The Royal Anne Galley, a fifth-rate galley frigate with an armament of 42 guns was wrecked on the Stags rocks on 10 November 1721 while on voyage to the Barbados. There were only three survivors out of some 200 passengers and crew. The most notable of those who perished was John, 3rd Lord Belhaven and Stenton, who was going to take up the Governorship of Barbados.
There were less than ten galleys classified as such in the Royal Navy. Originating in the 1670s, they were an attempt to combine the advantages of sail and oar propulsion and first intended to counter Barbary Corsairs in the Western Mediterranean. On her launch in June 1709 the Royal Anne Galley was described as ‘a new invention under the direction of the Marquis of Carmarthen…being the finest that was ever built’.
The site of the wreck was discovered by local diver Rob Sherratt in 1991. Since then over 400 artefacts, including iron cannon, cannon balls and coins, have been recovered from the site as well as pieces of cutlery bearing Lord Belhaven’s crest, a bridled nag’s head and motto ‘Ride through’. In 1993 the wreck was designated under the 1973 Protection of Historic Shipwrecks Act. Contemporary newspaper accounts suggest that the ship struck rocks twice, breaking up after the second impact and the assessment included the nearby 'Quadrant’ non-designated wreck site which may in fact be the stern of the Royal Anne.
This project is the first MEA of a protected wreck to be commissioned, the objectives are to:
- assess the broad archaeological and environmental context of the site and collate available sources and information including existing fieldwork results and archival material;
- discuss and evaluate potential marine environmental methods;
- establish the material type and extent of the site, assess the archaeological potential of the site and establish a strategy for further assessment.
It is intended that the MEA will form one of the stages of a series of initiatives that will lead to the development of archaeological management plans for designated wreck sites that will inform English Heritage’s future research, amenity and education developments for the benefit of the wider community.
The phase 1 desk-based study, which was completed in 2006, included a strategy for the phase 2 field assessment. This field assessment included a biological study by Falmouth-based marine biologist Miles Hoskin, placing objects on the seabed for dispersal trials and to monitor timber degradation (by SeaStar Survey of Southampton) and analysis of water and sediment samples. The phase 2 report was completed in December 2010
Phase 3 monitoring was carried out by Kevin Camidge and the Cornwall and Isles of Scilly Maritime Archaeology Society (CISMAS) in August and October 2010. When the site was inspected, the oak sample blocks recovered for analysis and the tracer objects, spheres and bricks, which had been placed on and below the seabed, were searched for.
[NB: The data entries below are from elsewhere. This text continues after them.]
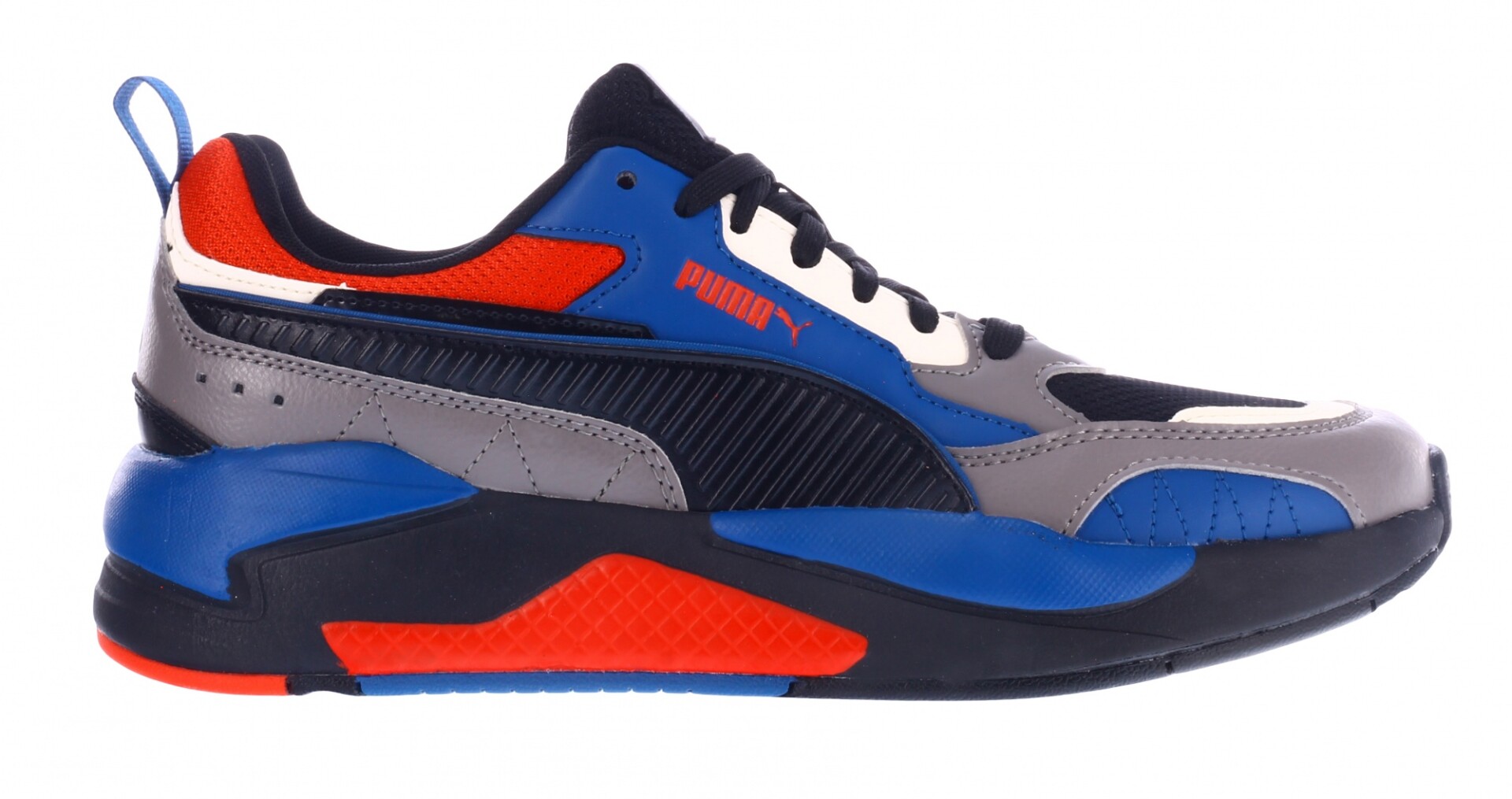 Championes de Hombre Puma X-Ray 2 Square Puma - Negro - Gris - Azul 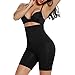 SURE YOU LIKE Damen Figurenformend Miederpants Miederhose Shapewear Bauch-Weg-Effekt Formt Sofort Body Shaper mit Bein Hohe Taille, Schwarz, M-L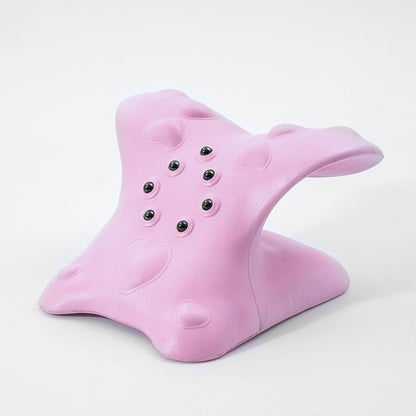 C-Type Magnet Massage Pillow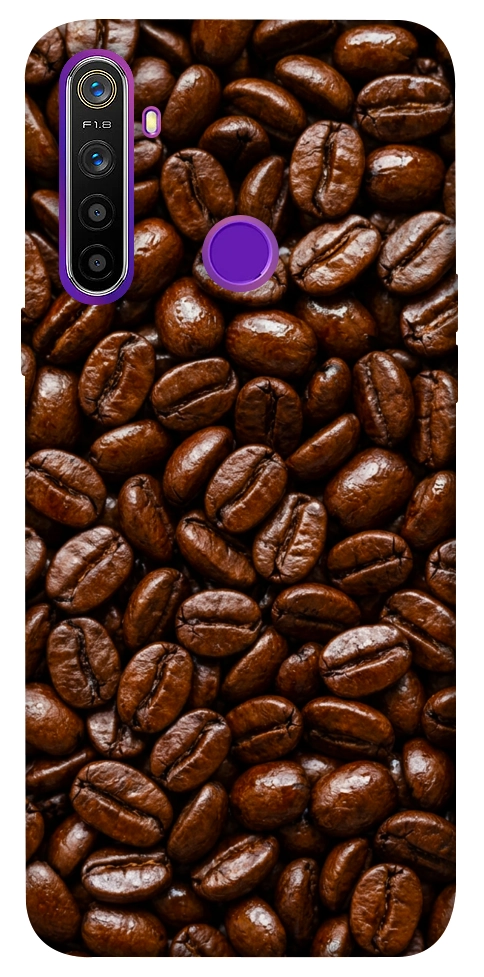 Чехол Coffee beans для Realme 5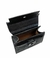 Bolsa HLOS Nice Petit Couro Bovino - Preto Metalizado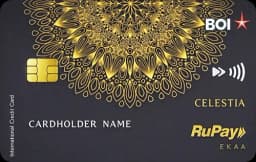 BOI Celestia Credit Card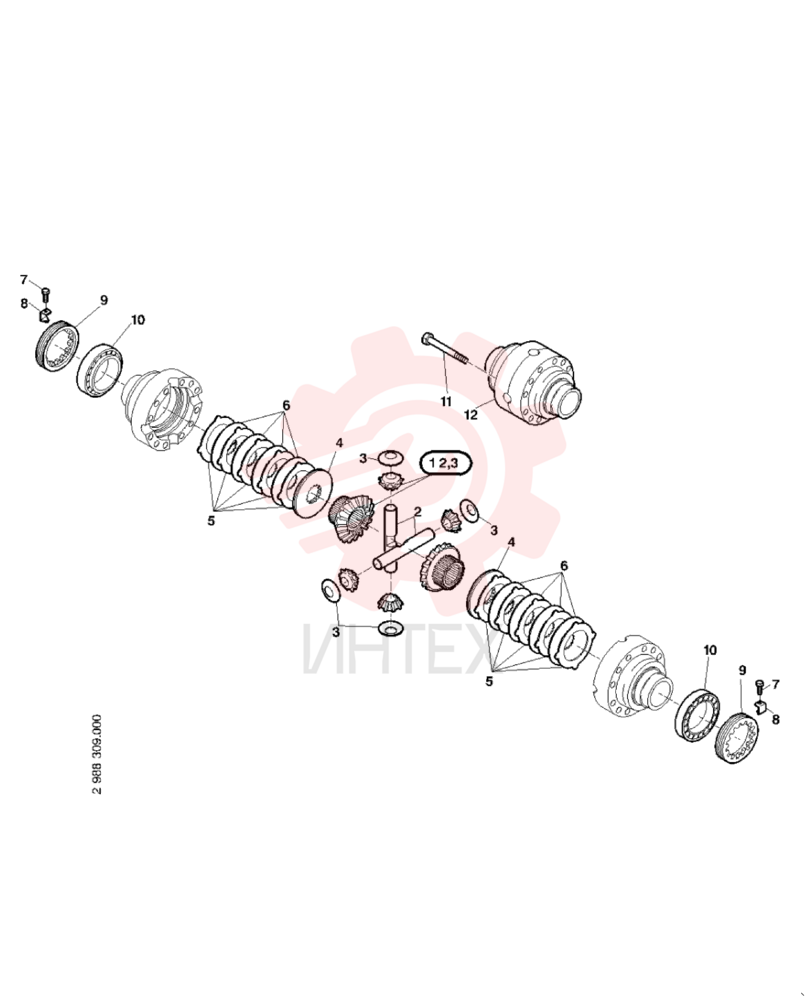 SET OF PINIONS 6914428 (1)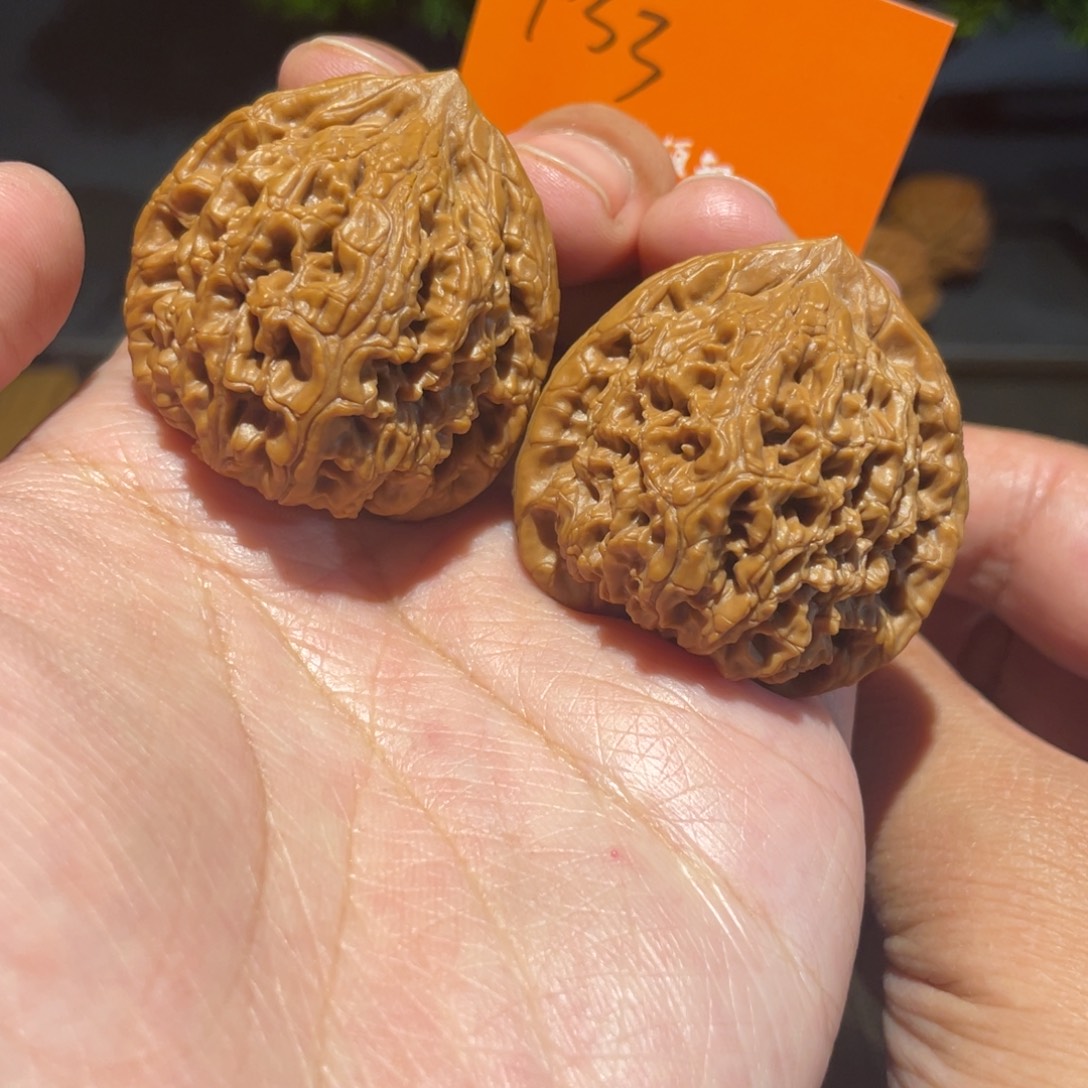 把件文玩核桃41水龙纹全品133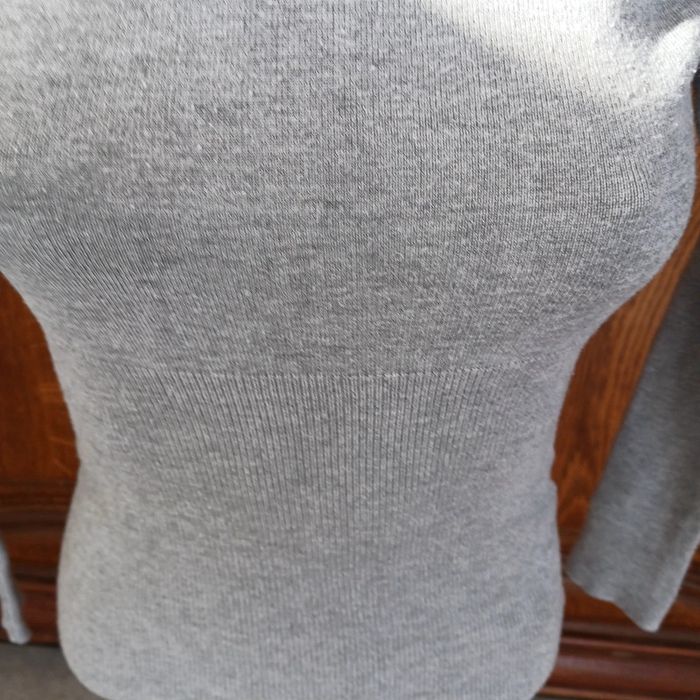Pull gris taille unique enzoria - photo numéro 4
In total, 21 of the original 40 objects were located and recorded (8 spheres and 13 bricks). The objects had been moved on the seabed by an average of 5.15m (spheres) and 4.89m (bricks). With a single exception the objects had been ‘sorted’ by the environmental forces acting on the site. Analysis of the oak blocks exposed on the seabed of this site showed they are subject to attack by wood-boring organisms and that survival of any timber from the wreck of the Royal Anne Galley is unlikely.
In September 2011 English Heritage commissioned Historic Environment Projects and Penzance-based maritime archaeologist Kevin Camidge to carry out a further stage (Phase 4) of the Royal Anne Galley Marine Environmental Assessment.
Phase 4 consisted of further observation and study of the dispersal objects, renewal of the control point network on the site so that future work could be tied in to the existing plan and artefact positions and detailed recording of the two iron guns on the site.